▸ **Exercise**
Please show every line in the material below that contains the string "http", treating uppercase and lowercase as different.

[Stored dataset items]
::::
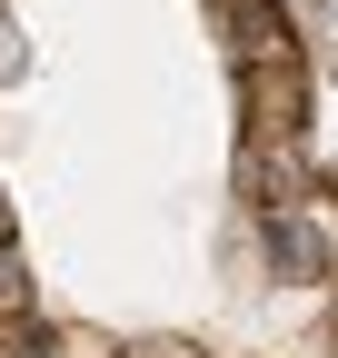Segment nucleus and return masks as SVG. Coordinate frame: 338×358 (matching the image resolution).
Instances as JSON below:
<instances>
[{
    "label": "nucleus",
    "mask_w": 338,
    "mask_h": 358,
    "mask_svg": "<svg viewBox=\"0 0 338 358\" xmlns=\"http://www.w3.org/2000/svg\"><path fill=\"white\" fill-rule=\"evenodd\" d=\"M269 249H279V268H299V279L338 268V199H318V189L269 199Z\"/></svg>",
    "instance_id": "nucleus-1"
},
{
    "label": "nucleus",
    "mask_w": 338,
    "mask_h": 358,
    "mask_svg": "<svg viewBox=\"0 0 338 358\" xmlns=\"http://www.w3.org/2000/svg\"><path fill=\"white\" fill-rule=\"evenodd\" d=\"M239 100H249V140H299V120H309V80H299V60H279V70H239Z\"/></svg>",
    "instance_id": "nucleus-2"
},
{
    "label": "nucleus",
    "mask_w": 338,
    "mask_h": 358,
    "mask_svg": "<svg viewBox=\"0 0 338 358\" xmlns=\"http://www.w3.org/2000/svg\"><path fill=\"white\" fill-rule=\"evenodd\" d=\"M219 20H229L239 70H279V60H299V40H288V10H279V0H219Z\"/></svg>",
    "instance_id": "nucleus-3"
},
{
    "label": "nucleus",
    "mask_w": 338,
    "mask_h": 358,
    "mask_svg": "<svg viewBox=\"0 0 338 358\" xmlns=\"http://www.w3.org/2000/svg\"><path fill=\"white\" fill-rule=\"evenodd\" d=\"M30 319V268H20V239H0V329Z\"/></svg>",
    "instance_id": "nucleus-4"
},
{
    "label": "nucleus",
    "mask_w": 338,
    "mask_h": 358,
    "mask_svg": "<svg viewBox=\"0 0 338 358\" xmlns=\"http://www.w3.org/2000/svg\"><path fill=\"white\" fill-rule=\"evenodd\" d=\"M130 358H209V348H199V338H140Z\"/></svg>",
    "instance_id": "nucleus-5"
},
{
    "label": "nucleus",
    "mask_w": 338,
    "mask_h": 358,
    "mask_svg": "<svg viewBox=\"0 0 338 358\" xmlns=\"http://www.w3.org/2000/svg\"><path fill=\"white\" fill-rule=\"evenodd\" d=\"M10 60H20V50H10V20H0V80H10Z\"/></svg>",
    "instance_id": "nucleus-6"
},
{
    "label": "nucleus",
    "mask_w": 338,
    "mask_h": 358,
    "mask_svg": "<svg viewBox=\"0 0 338 358\" xmlns=\"http://www.w3.org/2000/svg\"><path fill=\"white\" fill-rule=\"evenodd\" d=\"M0 239H10V199H0Z\"/></svg>",
    "instance_id": "nucleus-7"
}]
</instances>
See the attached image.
::::
▸ **The result**
    "mask_svg": "<svg viewBox=\"0 0 338 358\" xmlns=\"http://www.w3.org/2000/svg\"><path fill=\"white\" fill-rule=\"evenodd\" d=\"M269 249H279V268H299V279L338 268V199H318V189L269 199Z\"/></svg>",
    "mask_svg": "<svg viewBox=\"0 0 338 358\" xmlns=\"http://www.w3.org/2000/svg\"><path fill=\"white\" fill-rule=\"evenodd\" d=\"M239 100H249V140H299V120H309V80H299V60H279V70H239Z\"/></svg>",
    "mask_svg": "<svg viewBox=\"0 0 338 358\" xmlns=\"http://www.w3.org/2000/svg\"><path fill=\"white\" fill-rule=\"evenodd\" d=\"M219 20H229L239 70H279V60H299V40H288V10H279V0H219Z\"/></svg>",
    "mask_svg": "<svg viewBox=\"0 0 338 358\" xmlns=\"http://www.w3.org/2000/svg\"><path fill=\"white\" fill-rule=\"evenodd\" d=\"M30 319V268H20V239H0V329Z\"/></svg>",
    "mask_svg": "<svg viewBox=\"0 0 338 358\" xmlns=\"http://www.w3.org/2000/svg\"><path fill=\"white\" fill-rule=\"evenodd\" d=\"M130 358H209V348H199V338H140Z\"/></svg>",
    "mask_svg": "<svg viewBox=\"0 0 338 358\" xmlns=\"http://www.w3.org/2000/svg\"><path fill=\"white\" fill-rule=\"evenodd\" d=\"M10 60H20V50H10V20H0V80H10Z\"/></svg>",
    "mask_svg": "<svg viewBox=\"0 0 338 358\" xmlns=\"http://www.w3.org/2000/svg\"><path fill=\"white\" fill-rule=\"evenodd\" d=\"M0 239H10V199H0Z\"/></svg>",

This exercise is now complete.